Requirements:
Write out, exactly as they appear, only the lines running from the line with "What is the distance of" to the final line of the listing; include both.

The input:
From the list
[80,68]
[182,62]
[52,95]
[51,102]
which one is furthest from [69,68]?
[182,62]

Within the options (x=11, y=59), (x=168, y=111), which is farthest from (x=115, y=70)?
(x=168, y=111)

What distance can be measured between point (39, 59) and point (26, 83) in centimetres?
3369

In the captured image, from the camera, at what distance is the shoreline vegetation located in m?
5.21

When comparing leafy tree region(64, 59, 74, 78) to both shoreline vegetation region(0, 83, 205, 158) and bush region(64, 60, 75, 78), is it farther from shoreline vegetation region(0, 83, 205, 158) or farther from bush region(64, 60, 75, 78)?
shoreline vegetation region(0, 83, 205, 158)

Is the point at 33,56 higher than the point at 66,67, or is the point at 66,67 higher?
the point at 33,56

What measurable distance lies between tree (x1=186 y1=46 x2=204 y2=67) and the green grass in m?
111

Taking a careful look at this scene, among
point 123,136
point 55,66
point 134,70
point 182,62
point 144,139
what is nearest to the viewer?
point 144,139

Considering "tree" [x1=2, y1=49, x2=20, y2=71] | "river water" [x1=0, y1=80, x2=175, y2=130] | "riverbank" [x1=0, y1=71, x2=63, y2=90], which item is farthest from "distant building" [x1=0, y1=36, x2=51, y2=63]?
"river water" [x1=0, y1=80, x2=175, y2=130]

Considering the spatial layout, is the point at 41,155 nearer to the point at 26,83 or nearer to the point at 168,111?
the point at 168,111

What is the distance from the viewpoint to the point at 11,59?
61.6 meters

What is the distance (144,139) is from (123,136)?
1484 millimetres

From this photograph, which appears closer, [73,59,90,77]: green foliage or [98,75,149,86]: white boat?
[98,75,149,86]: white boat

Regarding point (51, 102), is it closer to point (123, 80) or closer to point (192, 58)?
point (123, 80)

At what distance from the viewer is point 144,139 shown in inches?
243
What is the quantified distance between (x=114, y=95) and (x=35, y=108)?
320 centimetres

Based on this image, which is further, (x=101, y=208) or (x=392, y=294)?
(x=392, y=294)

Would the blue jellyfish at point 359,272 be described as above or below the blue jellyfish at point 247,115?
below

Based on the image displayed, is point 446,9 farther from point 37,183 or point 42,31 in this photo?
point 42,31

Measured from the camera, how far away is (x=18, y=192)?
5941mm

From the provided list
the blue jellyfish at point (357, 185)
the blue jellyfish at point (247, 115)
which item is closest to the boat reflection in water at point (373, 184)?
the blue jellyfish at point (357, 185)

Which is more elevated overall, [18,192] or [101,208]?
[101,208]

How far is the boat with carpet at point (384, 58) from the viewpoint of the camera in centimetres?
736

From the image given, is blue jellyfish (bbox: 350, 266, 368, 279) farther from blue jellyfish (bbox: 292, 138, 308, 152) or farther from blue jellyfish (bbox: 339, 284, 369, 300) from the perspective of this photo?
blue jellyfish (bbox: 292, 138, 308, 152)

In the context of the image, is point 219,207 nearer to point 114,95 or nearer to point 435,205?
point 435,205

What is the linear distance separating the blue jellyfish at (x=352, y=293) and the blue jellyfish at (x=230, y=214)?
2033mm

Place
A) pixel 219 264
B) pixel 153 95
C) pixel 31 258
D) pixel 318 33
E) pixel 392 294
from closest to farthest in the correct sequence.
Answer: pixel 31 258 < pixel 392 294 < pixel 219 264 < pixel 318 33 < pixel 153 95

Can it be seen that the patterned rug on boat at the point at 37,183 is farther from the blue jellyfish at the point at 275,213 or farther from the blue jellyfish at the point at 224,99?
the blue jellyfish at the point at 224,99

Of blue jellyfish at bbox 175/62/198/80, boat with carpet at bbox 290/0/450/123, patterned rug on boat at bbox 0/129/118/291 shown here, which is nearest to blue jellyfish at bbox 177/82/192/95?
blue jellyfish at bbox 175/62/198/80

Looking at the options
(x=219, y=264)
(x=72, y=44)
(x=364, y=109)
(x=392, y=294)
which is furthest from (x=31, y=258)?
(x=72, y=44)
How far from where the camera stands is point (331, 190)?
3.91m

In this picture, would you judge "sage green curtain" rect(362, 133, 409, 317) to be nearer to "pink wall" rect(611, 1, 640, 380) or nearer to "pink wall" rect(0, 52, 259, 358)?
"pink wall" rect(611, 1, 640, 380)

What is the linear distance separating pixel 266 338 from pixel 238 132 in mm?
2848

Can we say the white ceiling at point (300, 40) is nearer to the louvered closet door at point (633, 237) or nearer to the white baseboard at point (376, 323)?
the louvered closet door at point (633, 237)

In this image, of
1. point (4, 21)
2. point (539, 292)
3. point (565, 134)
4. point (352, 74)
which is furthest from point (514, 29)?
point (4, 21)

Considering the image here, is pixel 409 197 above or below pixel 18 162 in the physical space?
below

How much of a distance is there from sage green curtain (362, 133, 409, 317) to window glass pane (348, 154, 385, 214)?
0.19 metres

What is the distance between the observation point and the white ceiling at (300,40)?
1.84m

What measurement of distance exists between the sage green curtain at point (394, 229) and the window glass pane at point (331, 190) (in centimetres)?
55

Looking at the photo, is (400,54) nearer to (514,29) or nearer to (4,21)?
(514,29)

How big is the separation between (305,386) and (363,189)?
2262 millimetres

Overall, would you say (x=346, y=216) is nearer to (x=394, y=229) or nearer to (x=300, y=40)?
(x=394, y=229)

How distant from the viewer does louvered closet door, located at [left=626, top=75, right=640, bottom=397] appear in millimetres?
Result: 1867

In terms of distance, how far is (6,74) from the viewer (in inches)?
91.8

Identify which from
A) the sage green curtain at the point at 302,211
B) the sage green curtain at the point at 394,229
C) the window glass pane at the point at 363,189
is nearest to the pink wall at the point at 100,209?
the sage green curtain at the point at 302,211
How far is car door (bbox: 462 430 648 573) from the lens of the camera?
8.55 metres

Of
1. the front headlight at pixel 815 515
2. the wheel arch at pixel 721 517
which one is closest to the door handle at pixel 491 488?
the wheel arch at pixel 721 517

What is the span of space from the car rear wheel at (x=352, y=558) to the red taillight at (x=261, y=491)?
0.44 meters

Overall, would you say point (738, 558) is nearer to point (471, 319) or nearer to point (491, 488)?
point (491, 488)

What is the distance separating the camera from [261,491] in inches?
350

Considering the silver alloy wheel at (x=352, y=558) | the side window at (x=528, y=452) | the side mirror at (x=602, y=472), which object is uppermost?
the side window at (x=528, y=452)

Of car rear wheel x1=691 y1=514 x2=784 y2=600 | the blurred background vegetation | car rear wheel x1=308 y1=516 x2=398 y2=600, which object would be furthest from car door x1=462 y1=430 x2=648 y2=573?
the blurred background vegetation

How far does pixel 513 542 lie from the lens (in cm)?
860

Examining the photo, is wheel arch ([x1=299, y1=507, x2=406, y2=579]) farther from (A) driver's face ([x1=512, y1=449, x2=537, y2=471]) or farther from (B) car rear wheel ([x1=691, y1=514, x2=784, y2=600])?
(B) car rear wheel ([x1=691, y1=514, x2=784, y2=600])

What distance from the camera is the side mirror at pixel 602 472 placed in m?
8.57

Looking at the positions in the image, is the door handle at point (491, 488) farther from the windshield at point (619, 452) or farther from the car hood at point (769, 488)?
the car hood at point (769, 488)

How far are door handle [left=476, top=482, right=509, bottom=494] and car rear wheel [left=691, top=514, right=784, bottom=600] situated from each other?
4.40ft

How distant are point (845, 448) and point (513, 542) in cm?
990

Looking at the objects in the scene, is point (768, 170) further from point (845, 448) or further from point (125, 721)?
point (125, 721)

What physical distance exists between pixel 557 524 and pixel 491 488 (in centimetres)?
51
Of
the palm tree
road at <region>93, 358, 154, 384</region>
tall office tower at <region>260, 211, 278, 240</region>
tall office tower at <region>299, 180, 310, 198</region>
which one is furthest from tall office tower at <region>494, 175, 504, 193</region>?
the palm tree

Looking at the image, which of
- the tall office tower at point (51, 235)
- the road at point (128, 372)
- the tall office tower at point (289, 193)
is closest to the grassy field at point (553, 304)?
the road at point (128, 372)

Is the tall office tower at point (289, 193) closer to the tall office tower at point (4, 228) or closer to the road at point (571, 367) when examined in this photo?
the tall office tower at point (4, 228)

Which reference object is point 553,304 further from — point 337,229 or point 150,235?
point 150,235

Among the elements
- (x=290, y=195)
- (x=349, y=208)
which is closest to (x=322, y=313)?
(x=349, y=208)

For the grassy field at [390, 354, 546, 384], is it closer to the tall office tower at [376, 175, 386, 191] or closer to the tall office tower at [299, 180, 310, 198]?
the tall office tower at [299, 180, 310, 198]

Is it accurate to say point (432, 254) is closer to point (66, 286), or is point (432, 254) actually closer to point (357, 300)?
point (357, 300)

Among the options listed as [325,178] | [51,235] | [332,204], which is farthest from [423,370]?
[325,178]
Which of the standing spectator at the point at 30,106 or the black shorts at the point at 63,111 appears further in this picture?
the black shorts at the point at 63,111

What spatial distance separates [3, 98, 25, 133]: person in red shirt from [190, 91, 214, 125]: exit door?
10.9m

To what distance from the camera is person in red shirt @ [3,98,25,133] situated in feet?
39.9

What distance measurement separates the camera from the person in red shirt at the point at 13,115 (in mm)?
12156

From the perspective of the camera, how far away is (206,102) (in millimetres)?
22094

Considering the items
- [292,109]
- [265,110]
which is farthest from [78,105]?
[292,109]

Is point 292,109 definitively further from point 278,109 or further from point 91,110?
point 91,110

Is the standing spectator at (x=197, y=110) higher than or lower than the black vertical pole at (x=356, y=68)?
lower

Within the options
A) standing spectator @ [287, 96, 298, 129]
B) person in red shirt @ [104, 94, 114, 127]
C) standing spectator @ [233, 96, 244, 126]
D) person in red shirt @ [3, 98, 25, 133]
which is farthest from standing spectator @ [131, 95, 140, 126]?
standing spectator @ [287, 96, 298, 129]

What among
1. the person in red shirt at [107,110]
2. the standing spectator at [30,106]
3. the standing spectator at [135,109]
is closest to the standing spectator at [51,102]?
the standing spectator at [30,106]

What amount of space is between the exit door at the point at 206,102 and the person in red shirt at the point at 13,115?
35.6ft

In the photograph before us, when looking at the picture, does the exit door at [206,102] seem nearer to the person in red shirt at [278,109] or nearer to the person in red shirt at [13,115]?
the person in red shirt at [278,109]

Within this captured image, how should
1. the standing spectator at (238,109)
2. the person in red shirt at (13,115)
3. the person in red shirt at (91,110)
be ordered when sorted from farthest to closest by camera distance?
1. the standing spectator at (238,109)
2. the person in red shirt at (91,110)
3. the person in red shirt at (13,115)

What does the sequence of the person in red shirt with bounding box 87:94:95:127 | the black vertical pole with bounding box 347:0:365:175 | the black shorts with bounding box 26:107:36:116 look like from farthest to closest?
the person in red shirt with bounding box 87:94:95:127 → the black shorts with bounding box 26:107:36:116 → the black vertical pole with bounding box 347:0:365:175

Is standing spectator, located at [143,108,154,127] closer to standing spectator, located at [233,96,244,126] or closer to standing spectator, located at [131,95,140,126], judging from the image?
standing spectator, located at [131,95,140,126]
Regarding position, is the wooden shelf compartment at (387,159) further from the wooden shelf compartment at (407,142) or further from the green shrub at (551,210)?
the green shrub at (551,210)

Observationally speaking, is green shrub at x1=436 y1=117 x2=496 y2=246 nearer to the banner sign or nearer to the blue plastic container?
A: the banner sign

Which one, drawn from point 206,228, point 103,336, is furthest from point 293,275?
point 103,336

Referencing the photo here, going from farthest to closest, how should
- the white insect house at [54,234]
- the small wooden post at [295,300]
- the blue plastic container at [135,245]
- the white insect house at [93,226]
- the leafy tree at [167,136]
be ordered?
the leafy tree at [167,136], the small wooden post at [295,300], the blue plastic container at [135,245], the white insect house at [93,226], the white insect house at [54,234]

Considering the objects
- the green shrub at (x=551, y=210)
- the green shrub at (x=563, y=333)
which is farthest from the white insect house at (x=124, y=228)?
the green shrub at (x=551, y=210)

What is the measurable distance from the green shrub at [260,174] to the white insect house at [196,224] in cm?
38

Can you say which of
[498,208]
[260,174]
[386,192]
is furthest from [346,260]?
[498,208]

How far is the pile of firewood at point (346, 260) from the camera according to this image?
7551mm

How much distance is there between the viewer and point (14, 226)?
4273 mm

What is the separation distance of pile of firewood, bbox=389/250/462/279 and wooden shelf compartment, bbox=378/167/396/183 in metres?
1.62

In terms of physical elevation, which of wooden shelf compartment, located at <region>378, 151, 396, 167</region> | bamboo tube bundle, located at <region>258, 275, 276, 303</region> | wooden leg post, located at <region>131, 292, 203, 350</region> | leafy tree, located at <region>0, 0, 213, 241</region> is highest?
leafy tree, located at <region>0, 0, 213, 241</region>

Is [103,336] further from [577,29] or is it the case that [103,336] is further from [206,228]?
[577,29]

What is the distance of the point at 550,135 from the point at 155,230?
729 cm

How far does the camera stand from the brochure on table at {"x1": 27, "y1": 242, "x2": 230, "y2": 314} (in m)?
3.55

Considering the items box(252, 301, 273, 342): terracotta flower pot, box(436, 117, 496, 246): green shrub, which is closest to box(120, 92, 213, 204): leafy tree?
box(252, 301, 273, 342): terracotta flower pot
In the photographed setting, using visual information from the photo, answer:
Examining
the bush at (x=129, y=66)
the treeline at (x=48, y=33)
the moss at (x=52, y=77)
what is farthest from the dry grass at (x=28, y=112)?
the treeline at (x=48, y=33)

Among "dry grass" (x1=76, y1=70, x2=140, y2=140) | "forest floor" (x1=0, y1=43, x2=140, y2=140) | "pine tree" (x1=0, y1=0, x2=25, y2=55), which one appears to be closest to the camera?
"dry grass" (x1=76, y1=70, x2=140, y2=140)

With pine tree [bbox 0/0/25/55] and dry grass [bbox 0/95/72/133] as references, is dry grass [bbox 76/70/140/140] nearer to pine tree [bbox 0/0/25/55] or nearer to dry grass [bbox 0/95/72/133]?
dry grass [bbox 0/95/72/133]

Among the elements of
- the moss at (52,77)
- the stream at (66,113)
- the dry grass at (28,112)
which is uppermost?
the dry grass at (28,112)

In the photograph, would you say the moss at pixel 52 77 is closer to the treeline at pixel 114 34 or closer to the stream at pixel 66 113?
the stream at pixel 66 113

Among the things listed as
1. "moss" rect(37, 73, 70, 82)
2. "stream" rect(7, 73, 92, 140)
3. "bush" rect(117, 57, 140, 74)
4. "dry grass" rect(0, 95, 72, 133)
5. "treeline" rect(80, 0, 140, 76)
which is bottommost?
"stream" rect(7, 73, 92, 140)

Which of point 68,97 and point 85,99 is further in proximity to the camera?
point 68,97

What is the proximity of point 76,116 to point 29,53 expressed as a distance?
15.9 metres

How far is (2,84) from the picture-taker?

Exercise output:
What is the distance of the point at 550,135 from the point at 155,230?
729 cm

How far does the camera stand from the brochure on table at {"x1": 27, "y1": 242, "x2": 230, "y2": 314} (in m)?
3.55

Considering the items box(252, 301, 273, 342): terracotta flower pot, box(436, 117, 496, 246): green shrub, which is closest to box(120, 92, 213, 204): leafy tree?
box(252, 301, 273, 342): terracotta flower pot
In the photographed setting, using visual information from the photo, answer:
Examining
the bush at (x=129, y=66)
the treeline at (x=48, y=33)
the moss at (x=52, y=77)
what is farthest from the dry grass at (x=28, y=112)?
the treeline at (x=48, y=33)

Among "dry grass" (x1=76, y1=70, x2=140, y2=140) | "forest floor" (x1=0, y1=43, x2=140, y2=140) | "pine tree" (x1=0, y1=0, x2=25, y2=55), which one appears to be closest to the camera?
"dry grass" (x1=76, y1=70, x2=140, y2=140)

With pine tree [bbox 0/0/25/55] and dry grass [bbox 0/95/72/133] as references, is dry grass [bbox 76/70/140/140] nearer to pine tree [bbox 0/0/25/55] or nearer to dry grass [bbox 0/95/72/133]?
dry grass [bbox 0/95/72/133]

Among the elements of
- the moss at (52,77)
- the stream at (66,113)
- the dry grass at (28,112)
which is uppermost?
the dry grass at (28,112)

In the photograph, would you say the moss at pixel 52 77 is closer to the treeline at pixel 114 34 or closer to the stream at pixel 66 113?
the stream at pixel 66 113

Among the things listed as
1. "moss" rect(37, 73, 70, 82)
2. "stream" rect(7, 73, 92, 140)
3. "bush" rect(117, 57, 140, 74)
4. "dry grass" rect(0, 95, 72, 133)
5. "treeline" rect(80, 0, 140, 76)
which is bottommost?
"stream" rect(7, 73, 92, 140)

Which of point 68,97 and point 85,99 is further in proximity to the camera?
point 68,97

What is the proximity of point 76,116 to point 29,53 expressed as a distance?
15.9 metres

How far is (2,84) from the picture-taker?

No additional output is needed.